The second day, the men look for the woman as soon as they get on the roof. She is lying face down, naked save for little red bikini pants. When Stanley whistles, she looks up, but then ignores them again. Angered by her indifference, all three men whistle and yell. After Harry calms the other two, they go to work. The sun is even hotter than the day before. That afternoon, while Harry goes for supplies, the other two men scramble over the rooftop until they are looking straight down at the woman. Stanley whistles. She glances at them, then goes back to reading her book. Stanley, furious at her rejection, jeers and whistles, while Tom stands by, smiling apologetically, trying to say with his smile that he distances himself from his mate. He dreamed about her the previous night, and in his dream she was tender to him. When the three workers make their last trip to look at the woman before leaving for the day, Stanley is so angry that he threatens to report her to the police.

The third day is the hottest yet. Harry looks for the woman first, largely to forestall Stanley, and tells the others that she is not there. The men work in the basement. Before going home, however, they climb to the roof to see the woman. Tom thinks that if his mates were not there, he would cross over to her roof and talk to her. Then Stanley screams mockingly, startling her. The fourth day they work in the basement again, but go to the roof at lunchtime for air. The woman is not there. Tom feels betrayed, for in his latest dream she invited him into her bed.
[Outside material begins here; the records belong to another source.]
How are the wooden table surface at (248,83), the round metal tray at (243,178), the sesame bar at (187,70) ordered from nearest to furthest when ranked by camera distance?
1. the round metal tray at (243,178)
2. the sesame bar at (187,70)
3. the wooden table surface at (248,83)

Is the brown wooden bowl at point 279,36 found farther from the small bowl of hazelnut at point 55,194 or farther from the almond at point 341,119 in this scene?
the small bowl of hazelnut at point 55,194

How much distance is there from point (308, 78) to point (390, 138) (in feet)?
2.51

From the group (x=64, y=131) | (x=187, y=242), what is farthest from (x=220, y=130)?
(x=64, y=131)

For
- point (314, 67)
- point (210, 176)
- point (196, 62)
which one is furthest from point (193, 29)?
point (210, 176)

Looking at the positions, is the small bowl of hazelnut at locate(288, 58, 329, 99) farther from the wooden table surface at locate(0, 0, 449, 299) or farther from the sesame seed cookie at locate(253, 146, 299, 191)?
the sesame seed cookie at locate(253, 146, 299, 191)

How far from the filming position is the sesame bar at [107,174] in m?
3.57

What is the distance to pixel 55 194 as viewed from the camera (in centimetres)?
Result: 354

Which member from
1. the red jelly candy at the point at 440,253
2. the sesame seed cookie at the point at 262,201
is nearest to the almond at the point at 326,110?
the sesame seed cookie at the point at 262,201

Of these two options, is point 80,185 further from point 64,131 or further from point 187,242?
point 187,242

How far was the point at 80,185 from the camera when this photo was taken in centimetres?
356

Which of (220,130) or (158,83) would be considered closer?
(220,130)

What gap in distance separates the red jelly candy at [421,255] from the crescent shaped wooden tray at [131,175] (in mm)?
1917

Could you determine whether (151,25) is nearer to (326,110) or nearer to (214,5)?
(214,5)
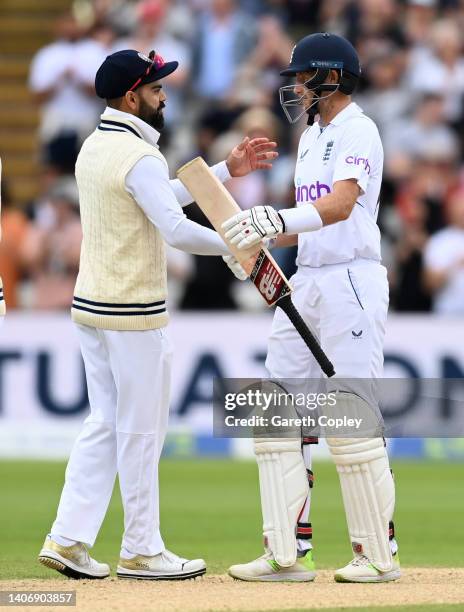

The fifth day is hotter still, but the men must work on the roof; there is nothing for them to do in the basement. At midday the woman emerges and goes to a secluded part of the roof. At the end of the day, Tom sees the woman, but tells Stanley that she is not there, thinking that by protecting her from Stanley, he is forming a bond with her.

The sixth morning feels like the hottest of all. The men delay their inevitable climb to the rooftop by accepting tea from Mrs. Pritchett, the lady who has lent them a blanket. After spending an hour at her kitchen table, they reluctantly go up to the roof. There they see the woman and resent her relaxed sunbathing while they work in the brutal heat. Stanley suddenly throws down his tools, goes to the edge of the roof, and starts whistling, screaming, and stamping his feet at the woman. Harry, realizing that Stanley’s wild behavior might bring them real trouble, orders the other two men off the roof. Stanley and Harry leave, but Tom sees his chance to meet the woman. He slips into the woman’s building, climbs to the roof, and stands before her, “grinning, foolish, claiming the tenderness he expected from her.” Tom tries to talk to her, but she dismisses him abruptly and ignores him until he goes away.

Tom wakes up on the seventh day to a gray, drizzly morning. “Well, that’s fixed you, hasn’t it now?” he thinks viciously. “That’s fixed you good and proper.” The three men now have the roof to themselves, as they plan to finish the job by the end of the day.